>> BEGIN Excerpt provided

It does seem that this should have more press that it’s getting given the amount of hype. I don’t have a 360, so I don’t care. I’m a bit disappointed that this isn’t PC freeware; this game is the sort that I’d donate for but not buy.
Morgan: Jon’s actually a friend — he & I disagree on plenty, but he also has cited the book many times approvingly. BTW, I can’t find the original interview. 🙁
LSK: Freeware? He’s a professional developer who has been working on it for three years. Surely he should be able to charge for it?
From investing three years, he’s going to have to make a LOT of money to recoup the costs of building it. I’m quite happy to pay; I just have to wait until it comes out on PC. It looks fantastic, and I love the blog describing how they made the game.
That’s the right attitude!
Such a beautiful game, to say it should be freeware is selling it rediculously short. I’ve not been as charmed and captivated by such a game in years.
Sigh, why you gotta keep tempting me to get a 360? 😛
I’m with Morgan. I need to get over my opinion that Blow is a pompous, egotistical jerk before I give him any of my money. If it’s really as good as people are saying, I’ll have to pretend I don’t think he’s a blowhard and try it anyway.
Looks quite fun. Unfortunately, I’m one 360 short of being able to play it, and I suppose it would be way too much work to port it over to have it be wiiWare. Maybe someday, though!
I don’t know where you guys are getting some of this from. As Raph said, he and I are real-life friends (though the kind of peer-friends who just see each other a few times a year, as happens when you live far apart). I don’t think Raph’s work is “mediocre” or “corrupted” or that Areae was a “major mistake”. In fact a year and a half ago, I was doing consulting for a company that wanted to make a very big-money MMO deal, and I traveled around the country visiting about 12 different companies, and I recommended to them Raph’s company as absolutely the best choice by far. (They didn’t take my recommendation, but that’s because they really wanted to make something like Second Life).
Please don’t make a habit of taking my words out of context in some attempt at character assassination. Life as a straight-speaking person on the internet is hard enough without that.
Jonathan Blow wrote:
The link to your own blog might be a big clue.
I don’t see what is so controversial about what he said. Jon said he values making his game and serving the idea with integrity more than he values marketing it or making money off it. It’s very starving-artist-in-a-garret, but I also know Jon counts sales and tracks the business quite closely. 😉
Jon is plenty controversial, and we HAVE had plenty of (cordial, I think) big arguments about games on forums and stuff. But I think it’s just because we’re both passionate about them. *shrug*
I think he disses the industry as a whole for the sake of trying to get the industry to aspire to better.
Gotta agree with all of the reviews – very well done game, found out about it via a blog post this morning, bought it, and it made me late for work, and made me miss dinner when I got home. Very well polished – if there’s ever a sequel, I’m all over it. Until then I’ll just have to tell friends!

>> END Excerpt provided
>> BEGIN Data shown

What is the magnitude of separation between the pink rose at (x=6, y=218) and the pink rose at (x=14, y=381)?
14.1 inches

>> END Data shown

▶ [Set problem]: In the game blog comments, rewrite everything from "Please don’t make" down to "enough without that.", putting "personal attack" in place of "character assassination".

▶ [Answer to the problem]:
Please don’t make a habit of taking my words out of context in some attempt at personal attack. Life as a straight-speaking person on the internet is hard enough without that.